══ Material for this exercise ══

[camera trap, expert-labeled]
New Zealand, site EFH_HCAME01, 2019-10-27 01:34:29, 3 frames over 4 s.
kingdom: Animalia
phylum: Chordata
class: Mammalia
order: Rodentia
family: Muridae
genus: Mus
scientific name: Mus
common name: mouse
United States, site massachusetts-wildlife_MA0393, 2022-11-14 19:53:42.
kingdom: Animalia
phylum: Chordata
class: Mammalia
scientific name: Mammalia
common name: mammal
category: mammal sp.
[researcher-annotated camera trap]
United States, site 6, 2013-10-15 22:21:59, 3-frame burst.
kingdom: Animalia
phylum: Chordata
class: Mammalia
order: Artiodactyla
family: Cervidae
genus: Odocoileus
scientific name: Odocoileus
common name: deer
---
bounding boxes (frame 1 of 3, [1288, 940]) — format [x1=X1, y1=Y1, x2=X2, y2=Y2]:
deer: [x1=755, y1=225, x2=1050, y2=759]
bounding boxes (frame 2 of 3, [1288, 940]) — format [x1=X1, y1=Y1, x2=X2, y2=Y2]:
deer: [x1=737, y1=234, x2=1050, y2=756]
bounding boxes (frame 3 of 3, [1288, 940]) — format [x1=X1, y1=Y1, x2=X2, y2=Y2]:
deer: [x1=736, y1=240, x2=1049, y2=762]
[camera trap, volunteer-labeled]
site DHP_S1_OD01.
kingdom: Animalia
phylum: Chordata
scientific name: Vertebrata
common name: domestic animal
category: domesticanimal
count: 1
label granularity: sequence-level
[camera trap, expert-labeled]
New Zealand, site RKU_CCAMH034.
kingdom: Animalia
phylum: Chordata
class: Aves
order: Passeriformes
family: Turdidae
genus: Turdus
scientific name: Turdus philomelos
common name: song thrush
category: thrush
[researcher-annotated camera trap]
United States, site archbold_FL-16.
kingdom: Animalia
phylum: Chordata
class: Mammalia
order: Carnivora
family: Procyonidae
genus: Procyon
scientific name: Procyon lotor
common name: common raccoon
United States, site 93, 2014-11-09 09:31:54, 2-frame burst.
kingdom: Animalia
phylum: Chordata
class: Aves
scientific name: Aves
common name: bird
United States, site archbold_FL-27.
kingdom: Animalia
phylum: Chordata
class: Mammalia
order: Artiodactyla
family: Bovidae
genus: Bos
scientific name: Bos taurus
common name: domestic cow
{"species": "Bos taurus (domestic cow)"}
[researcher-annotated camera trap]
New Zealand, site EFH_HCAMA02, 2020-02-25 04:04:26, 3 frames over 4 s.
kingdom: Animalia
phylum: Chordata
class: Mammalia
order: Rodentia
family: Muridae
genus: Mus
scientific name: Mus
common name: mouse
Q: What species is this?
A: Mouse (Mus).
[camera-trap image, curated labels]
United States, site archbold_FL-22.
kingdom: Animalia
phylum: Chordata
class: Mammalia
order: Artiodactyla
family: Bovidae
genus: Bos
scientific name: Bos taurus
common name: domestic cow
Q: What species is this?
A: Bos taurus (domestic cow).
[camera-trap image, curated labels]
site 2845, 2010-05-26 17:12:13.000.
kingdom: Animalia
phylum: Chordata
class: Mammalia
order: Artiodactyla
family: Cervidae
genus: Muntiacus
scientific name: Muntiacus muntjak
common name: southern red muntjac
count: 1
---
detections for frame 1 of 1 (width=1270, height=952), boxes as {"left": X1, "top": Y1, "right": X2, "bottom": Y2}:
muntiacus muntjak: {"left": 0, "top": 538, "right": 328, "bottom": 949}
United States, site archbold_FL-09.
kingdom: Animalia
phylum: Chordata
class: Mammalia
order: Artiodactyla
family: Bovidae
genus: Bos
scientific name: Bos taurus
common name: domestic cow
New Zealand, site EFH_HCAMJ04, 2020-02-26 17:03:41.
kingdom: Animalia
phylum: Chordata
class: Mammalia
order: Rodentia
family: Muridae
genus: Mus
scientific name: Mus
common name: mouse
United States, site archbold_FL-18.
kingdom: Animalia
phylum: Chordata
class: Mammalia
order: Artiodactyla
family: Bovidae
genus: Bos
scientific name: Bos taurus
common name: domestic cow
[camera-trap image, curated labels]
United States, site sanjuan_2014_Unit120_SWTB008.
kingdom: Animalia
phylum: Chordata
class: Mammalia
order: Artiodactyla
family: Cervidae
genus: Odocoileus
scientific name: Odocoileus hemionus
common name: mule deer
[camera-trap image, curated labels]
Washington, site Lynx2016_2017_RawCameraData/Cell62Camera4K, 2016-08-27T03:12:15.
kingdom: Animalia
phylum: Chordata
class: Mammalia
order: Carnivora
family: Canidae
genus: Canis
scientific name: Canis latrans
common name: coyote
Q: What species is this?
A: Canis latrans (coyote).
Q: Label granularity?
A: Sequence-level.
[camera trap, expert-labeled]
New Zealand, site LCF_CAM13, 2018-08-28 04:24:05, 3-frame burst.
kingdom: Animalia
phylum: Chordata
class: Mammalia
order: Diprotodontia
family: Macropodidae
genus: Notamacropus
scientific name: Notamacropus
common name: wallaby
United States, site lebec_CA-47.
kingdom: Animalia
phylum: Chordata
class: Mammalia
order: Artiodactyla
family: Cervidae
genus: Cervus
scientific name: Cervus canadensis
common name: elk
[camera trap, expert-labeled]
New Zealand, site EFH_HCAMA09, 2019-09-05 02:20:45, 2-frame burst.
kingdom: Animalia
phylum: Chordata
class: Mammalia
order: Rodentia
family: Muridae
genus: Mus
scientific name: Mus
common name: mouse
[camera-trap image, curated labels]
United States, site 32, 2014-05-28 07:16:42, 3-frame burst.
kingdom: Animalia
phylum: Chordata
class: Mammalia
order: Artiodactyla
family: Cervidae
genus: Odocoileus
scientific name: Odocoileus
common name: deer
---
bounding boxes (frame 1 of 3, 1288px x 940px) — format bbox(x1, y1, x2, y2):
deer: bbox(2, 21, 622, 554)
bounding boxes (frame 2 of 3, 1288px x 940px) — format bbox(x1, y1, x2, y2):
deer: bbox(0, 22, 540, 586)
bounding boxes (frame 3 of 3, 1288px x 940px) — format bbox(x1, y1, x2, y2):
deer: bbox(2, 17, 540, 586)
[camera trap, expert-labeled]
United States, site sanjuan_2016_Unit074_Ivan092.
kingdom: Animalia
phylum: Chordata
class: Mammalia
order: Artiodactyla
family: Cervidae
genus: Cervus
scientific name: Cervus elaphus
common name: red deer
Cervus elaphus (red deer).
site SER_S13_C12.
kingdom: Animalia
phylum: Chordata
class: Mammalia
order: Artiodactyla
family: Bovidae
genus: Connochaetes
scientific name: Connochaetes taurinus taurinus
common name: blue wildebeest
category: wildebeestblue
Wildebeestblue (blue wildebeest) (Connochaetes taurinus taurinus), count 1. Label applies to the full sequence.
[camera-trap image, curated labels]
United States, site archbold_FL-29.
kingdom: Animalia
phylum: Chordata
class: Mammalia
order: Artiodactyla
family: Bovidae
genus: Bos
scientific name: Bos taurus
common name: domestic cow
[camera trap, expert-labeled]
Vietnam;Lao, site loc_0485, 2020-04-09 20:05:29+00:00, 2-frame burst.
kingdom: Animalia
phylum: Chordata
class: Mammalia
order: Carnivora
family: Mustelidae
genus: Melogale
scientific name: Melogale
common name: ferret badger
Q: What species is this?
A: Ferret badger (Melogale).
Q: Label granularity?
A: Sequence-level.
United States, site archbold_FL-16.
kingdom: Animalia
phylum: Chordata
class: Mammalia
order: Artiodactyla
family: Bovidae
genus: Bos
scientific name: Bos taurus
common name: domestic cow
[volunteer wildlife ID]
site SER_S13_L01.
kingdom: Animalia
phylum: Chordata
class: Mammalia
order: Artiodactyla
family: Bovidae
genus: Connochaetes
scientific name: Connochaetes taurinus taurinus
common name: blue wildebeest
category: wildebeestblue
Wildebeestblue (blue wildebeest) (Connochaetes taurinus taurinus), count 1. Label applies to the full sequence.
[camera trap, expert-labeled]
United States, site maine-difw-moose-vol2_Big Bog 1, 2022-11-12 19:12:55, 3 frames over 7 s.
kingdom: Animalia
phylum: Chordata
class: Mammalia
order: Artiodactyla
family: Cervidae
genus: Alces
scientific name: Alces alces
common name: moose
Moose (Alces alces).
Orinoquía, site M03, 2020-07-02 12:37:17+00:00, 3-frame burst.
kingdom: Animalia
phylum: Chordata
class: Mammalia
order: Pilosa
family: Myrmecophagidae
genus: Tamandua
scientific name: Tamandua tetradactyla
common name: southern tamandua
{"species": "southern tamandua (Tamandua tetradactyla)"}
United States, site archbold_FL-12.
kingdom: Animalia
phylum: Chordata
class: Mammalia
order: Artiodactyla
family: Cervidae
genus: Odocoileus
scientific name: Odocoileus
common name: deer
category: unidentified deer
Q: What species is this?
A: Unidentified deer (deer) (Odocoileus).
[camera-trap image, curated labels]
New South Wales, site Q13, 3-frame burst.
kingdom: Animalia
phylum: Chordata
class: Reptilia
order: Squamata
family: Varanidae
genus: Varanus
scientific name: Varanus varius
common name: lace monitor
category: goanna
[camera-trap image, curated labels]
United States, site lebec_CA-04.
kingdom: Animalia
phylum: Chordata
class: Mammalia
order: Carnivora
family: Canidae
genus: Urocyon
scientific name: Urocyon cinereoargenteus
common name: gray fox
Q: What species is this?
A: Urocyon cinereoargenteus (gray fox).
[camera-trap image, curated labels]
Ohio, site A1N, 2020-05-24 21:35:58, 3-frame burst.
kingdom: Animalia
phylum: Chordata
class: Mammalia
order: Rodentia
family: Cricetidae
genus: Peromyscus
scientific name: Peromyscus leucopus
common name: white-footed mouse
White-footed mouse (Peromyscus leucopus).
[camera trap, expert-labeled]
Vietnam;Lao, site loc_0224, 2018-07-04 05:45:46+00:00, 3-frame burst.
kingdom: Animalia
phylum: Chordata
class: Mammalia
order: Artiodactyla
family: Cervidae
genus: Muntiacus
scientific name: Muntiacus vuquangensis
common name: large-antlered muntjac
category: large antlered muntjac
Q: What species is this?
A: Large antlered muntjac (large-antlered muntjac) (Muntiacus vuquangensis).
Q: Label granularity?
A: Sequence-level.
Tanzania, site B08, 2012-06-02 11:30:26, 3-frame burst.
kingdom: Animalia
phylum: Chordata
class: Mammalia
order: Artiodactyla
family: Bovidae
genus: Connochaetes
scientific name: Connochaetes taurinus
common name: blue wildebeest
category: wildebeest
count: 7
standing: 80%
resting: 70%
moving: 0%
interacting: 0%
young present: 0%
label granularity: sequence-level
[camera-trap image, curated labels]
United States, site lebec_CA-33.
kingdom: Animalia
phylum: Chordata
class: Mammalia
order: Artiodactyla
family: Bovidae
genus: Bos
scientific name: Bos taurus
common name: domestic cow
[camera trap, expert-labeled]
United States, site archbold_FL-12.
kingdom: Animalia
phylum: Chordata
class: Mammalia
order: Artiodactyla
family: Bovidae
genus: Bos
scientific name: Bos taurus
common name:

═══

Directions for this task = Above are the records; repeat exactly the lines from the one holding "common name: gray fox" down to the one holding "scientific name: Peromyscus leucopus", end lines included.

Answer section =
common name: gray fox
Q: What species is this?
A: Urocyon cinereoargenteus (gray fox).
[camera-trap image, curated labels]
Ohio, site A1N, 2020-05-24 21:35:58, 3-frame burst.
kingdom: Animalia
phylum: Chordata
class: Mammalia
order: Rodentia
family: Cricetidae
genus: Peromyscus
scientific name: Peromyscus leucopus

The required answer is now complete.